▶ **GIVEN REQUEST 1**: Rewrite the records between the line holding "Comparing [15,200] to" and the end of the records, inclusive, replacing "nearer" with "closer" throughout and leaving everything else unchanged.
** START OF PASSAGE **
# Xm Hd



## dpd146 (Oct 1, 2005)

I was looking at some A/V receivers and saw some were XM HD ready. What is this?

I currently only have Sirius but have considered getting XM also. I am curious what this is, may push me over the edge to get XM if it's more than a marketing ploy.


----------



## Steve Mehs (Mar 21, 2002)

XMHD is high quality discrete digital 5.1 audio from XM. XM uses Neural, which is what some dinosaur radio stations are starting to use for 'HD Radio'. I've heard XMHD at Best Buy and it sounds amazing, only problem is there are only 2 stations that are in XMHD currently. XM Pops (Classical) and Fine Tuning (a very eclectic mix of classic, soft A/C b sides, classic rock, etc). XM Live is supposed to have original concerts in XMHD once in a great while, but I never heard of anything yet.

Due to the bandwidth that they're allotted, XM Pops and Fine Tuning are already the two best sounding channels on satellite radio period, whether you have an XMHD receiver or not but in XMHD they really come alive. It's like watching a war flick on TNT then watching it on DVD or a premium movie channel in DD5.1. There is no comparison.

XMHD Ready Home Theater receivers are also supposed to have better stereo separation thanks to the Neural processing. I'd go for it.

http://www.xmradio.com/hd
http://www.xmradio.com/newsroom/screen/pr_2005_12_28.html
http://www.neuralaudio.com


----------



## pez2002 (Dec 13, 2002)

so you changed your mind you dont want one now ???


----------



## dpd146 (Oct 1, 2005)
** END OF PASSAGE **
** START OF EXERCISE INPUT **
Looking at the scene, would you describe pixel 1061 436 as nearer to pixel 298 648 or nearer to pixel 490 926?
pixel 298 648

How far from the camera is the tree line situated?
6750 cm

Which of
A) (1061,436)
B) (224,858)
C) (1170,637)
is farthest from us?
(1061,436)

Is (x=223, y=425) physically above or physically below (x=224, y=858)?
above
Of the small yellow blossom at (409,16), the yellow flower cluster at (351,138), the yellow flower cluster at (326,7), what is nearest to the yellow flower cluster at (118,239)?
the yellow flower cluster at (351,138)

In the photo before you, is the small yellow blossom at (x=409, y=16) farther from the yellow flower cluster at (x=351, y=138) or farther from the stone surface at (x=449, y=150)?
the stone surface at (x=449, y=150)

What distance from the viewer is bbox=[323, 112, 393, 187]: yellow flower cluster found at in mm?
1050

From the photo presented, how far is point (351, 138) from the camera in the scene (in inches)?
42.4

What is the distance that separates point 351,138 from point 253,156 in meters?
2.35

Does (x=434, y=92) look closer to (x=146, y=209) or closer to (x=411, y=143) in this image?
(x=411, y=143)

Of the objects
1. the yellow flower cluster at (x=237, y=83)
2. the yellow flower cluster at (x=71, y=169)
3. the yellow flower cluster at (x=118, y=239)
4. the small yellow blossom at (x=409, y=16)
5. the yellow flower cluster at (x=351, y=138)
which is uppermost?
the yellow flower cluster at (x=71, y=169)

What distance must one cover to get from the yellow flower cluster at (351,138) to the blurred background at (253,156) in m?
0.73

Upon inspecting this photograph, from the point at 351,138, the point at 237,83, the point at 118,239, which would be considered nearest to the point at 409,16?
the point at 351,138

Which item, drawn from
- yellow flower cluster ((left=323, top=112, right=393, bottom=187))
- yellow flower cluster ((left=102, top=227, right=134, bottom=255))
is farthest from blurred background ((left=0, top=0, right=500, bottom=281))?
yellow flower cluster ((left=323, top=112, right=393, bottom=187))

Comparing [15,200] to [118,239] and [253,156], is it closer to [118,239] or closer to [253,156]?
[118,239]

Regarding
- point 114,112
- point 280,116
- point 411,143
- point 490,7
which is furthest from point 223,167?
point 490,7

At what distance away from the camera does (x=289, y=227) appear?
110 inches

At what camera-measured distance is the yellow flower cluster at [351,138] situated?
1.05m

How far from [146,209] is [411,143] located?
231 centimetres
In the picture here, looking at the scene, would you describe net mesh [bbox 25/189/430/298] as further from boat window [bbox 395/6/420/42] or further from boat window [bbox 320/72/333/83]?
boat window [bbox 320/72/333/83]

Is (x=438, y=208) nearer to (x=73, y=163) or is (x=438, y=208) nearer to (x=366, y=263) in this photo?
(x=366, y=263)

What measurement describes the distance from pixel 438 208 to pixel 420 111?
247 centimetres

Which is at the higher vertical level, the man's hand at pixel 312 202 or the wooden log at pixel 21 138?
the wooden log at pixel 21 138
** END OF EXERCISE INPUT **
▶ **GIVEN REQUEST 2**: In the XM HD thread, condense the paragraph beginning "Due to the bandwidth" into one or two sentences that keep its main points.

▶ **RESPONSE 1**:
Comparing [15,200] to [118,239] and [253,156], is it closer to [118,239] or closer to [253,156]?
[118,239]

Regarding
- point 114,112
- point 280,116
- point 411,143
- point 490,7
which is furthest from point 223,167?
point 490,7

At what distance away from the camera does (x=289, y=227) appear?
110 inches

At what camera-measured distance is the yellow flower cluster at [351,138] situated?
1.05m

How far from [146,209] is [411,143] located?
231 centimetres
In the picture here, looking at the scene, would you describe net mesh [bbox 25/189/430/298] as further from boat window [bbox 395/6/420/42] or further from boat window [bbox 320/72/333/83]?
boat window [bbox 320/72/333/83]

Is (x=438, y=208) closer to (x=73, y=163) or is (x=438, y=208) closer to (x=366, y=263) in this photo?
(x=366, y=263)

What measurement describes the distance from pixel 438 208 to pixel 420 111?
247 centimetres

Which is at the higher vertical level, the man's hand at pixel 312 202 or the wooden log at pixel 21 138?
the wooden log at pixel 21 138

▶ **RESPONSE 2**: Because of their allotted bandwidth, XM Pops and Fine Tuning are already the best-sounding channels on satellite radio, even without an XMHD receiver. In XMHD, though, they really come alive, much like moving from a war film on TNT to DVD or a premium movie channel in DD5.1.